→ Texto apresentado
+===+

O episódio da “madalena” em “Du côté
de chez Swann” é o mais emblemático exemplo daquilo que está na base de toda a
monumental “À la Recherche
du Temps Perdu”, a saber, a digressão por recordações desencadeadas (e
encadeadas) involuntariamente por emoções e sentimentos, essa “memória
relacional” já várias vezes evocada neste blog.
Recordar-se-ão que é pelo sabor de um
pequeno pedaço de um bolo “madalena” ensopado em chá que Marcel Proust leva à boca, que, subitamente, se lhe “revela”
uma recordação que nunca mais aparecera no seu consciente, enterrada que estava
por outras memórias só aparentemente mais nítidas e põe em movimento as emoções que virão a ser a "Recherche".
Na verdade, todos temos várias
“madalenas” - sabores, cores, sons, imagens, odores – que têm esse mágico poder
de reconstituir pedaços de vida anterior completos, por vezes incluindo mesmo a
sensação geral de bem ou mal-estar.
A minha “madalena” mais evidente é
o cheiro de alguns tipos de terra molhada pela chuva.

+===+

→ Linhas

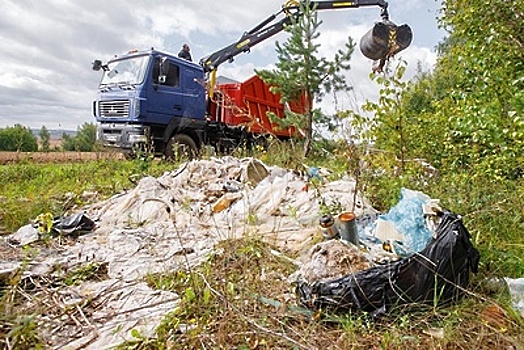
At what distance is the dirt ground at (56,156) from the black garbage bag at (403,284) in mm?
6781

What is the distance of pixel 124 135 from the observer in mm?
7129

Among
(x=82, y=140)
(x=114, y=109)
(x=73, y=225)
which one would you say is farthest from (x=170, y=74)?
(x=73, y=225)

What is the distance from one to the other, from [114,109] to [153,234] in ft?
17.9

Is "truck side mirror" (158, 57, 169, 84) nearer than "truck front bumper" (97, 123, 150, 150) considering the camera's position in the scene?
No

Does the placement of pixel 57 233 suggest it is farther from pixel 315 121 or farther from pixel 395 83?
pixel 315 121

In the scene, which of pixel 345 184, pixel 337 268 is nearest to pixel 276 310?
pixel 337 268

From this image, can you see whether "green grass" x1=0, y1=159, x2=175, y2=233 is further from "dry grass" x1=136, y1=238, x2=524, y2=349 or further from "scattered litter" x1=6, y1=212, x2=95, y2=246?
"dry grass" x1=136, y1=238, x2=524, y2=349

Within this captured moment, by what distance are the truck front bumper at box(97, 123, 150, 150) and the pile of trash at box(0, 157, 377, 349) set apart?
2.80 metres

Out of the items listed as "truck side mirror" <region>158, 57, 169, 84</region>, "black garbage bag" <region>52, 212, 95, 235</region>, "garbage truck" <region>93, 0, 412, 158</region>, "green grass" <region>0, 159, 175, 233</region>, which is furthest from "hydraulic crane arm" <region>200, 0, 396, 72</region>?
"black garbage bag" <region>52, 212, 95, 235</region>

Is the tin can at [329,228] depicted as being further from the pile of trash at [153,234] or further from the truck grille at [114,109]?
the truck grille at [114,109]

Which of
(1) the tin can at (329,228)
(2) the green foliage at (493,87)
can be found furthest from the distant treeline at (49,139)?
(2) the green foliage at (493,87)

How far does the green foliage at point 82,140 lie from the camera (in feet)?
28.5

+===+

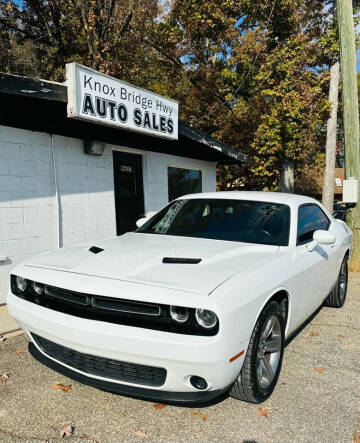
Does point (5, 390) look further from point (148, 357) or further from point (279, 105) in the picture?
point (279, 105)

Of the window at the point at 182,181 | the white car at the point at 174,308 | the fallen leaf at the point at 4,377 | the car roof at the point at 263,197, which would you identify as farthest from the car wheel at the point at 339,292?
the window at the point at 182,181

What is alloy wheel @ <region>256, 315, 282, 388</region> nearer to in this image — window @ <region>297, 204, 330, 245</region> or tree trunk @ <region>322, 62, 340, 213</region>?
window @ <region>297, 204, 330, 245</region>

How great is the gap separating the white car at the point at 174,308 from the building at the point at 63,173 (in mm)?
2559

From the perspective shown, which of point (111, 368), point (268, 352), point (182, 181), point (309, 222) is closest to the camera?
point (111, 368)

+===+

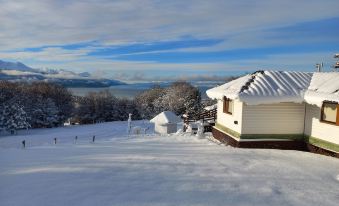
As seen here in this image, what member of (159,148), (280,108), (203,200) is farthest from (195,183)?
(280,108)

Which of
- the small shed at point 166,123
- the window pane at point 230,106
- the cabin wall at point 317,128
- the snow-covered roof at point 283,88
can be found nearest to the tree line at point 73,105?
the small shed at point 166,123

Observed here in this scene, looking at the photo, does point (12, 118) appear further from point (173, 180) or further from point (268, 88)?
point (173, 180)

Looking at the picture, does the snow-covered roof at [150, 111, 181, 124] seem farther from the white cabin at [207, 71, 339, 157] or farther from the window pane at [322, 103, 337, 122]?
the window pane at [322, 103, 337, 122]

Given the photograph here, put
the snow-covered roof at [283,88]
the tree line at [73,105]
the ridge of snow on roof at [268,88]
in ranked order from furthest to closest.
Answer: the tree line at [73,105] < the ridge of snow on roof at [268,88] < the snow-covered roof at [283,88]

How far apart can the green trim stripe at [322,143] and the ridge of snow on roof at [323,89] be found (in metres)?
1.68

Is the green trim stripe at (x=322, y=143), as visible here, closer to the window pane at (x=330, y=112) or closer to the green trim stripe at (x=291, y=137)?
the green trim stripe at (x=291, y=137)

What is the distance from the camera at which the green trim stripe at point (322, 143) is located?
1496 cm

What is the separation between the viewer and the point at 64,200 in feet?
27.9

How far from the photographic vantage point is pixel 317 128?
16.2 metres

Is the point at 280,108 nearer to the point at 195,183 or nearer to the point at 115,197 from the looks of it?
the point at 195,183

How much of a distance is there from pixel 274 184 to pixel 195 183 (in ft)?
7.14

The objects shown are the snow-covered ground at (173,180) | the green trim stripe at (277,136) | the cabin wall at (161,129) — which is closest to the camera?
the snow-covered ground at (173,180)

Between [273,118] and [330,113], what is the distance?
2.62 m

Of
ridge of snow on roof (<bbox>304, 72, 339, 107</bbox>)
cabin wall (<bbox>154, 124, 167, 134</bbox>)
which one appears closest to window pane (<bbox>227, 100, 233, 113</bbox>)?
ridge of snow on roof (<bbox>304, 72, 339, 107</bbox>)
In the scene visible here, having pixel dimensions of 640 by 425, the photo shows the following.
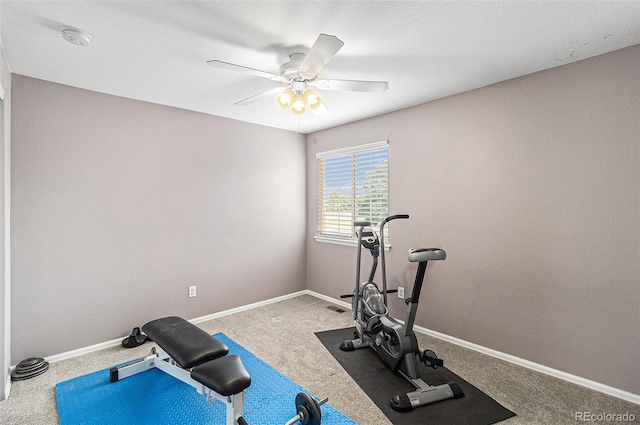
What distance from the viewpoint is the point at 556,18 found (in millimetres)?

+===+

→ Tarefas
- 1) Reescreva numa só frase, mais curta, o parágrafo do texto sobre a madalena de Proust que começa por "Recordar-se-ão que é pelo sabor", sem perder os factos principais.
- 2) Responda, com base no texto sobre a madalena de Proust:
(a) Em que obra surge o episódio da madalena?
(b) Em que está ensopado o pedaço de bolo?
(c) Qual é a "madalena" mais evidente de quem escreve?
- 3) Prossiga o texto sobre a madalena de Proust a partir da sua última frase.

→ Respostas esperadas
- 1) Ao levar à boca um pedaço de madalena ensopado em chá, Marcel Proust recupera de súbito uma recordação esquecida, soterrada por memórias só aparentemente mais nítidas, e desencadeia as emoções que virão a ser a "Recherche".

- 2)
(a) Em "Du côté de chez Swann".
(b) Em chá.
(c) O cheiro de alguns tipos de terra molhada pela chuva.

- 3)
Pelo que sei, esse cheiro é
tantas vezes referido em escritos, conversas ou memórias de pessoas que,
outrora, estiveram em África que ele deve, de tão recorrente, ser uma “madalena” quase universal.
Lembro-me de que, há quase vinte
anos, recém chegado ao Brasil (que me acolheu, dessa vez, por quase cinco anos),
fiz uma viagem pelo interior de Goiás; tinha chovido e o cheiro daquela terra argilosa,
encarnada e visivelmente fértil, “atirou-me” imediatamente para Moçambique e
para a minha infância. De repente, a paisagem pareceu mudar e vi coisas que
antes não tinha visto: vegetação tropical, bananeiras, palmeiras, mangueiras,
gente de pele tisnada andando na berma da estrada, cães escanzelados a
acompanhar, correndo e ladrando, o automóvel.
A recordação dessa viagem a Goiânia
ficou, no meu cérebro contígua, se não confundida, com certas memórias de
Montepuez. De tal forma que, de todas as vezes que reencontro essa minha “madalena”,
a recordação do Brasil, do automóvel em que viajava, das pessoas que me
acompanhavam e do prazer que senti na altura, reaparece misturada a memórias
sinestésicas de infância, completas e reconfortantes.
Na minha recente viagem a
Moçambique, cheirei o intenso odor de que falo não só em Montepuez mas também
noutros locais do país, a começar por Maputo e a acabar em Inhambane. A “madalena”
funcionou sempre.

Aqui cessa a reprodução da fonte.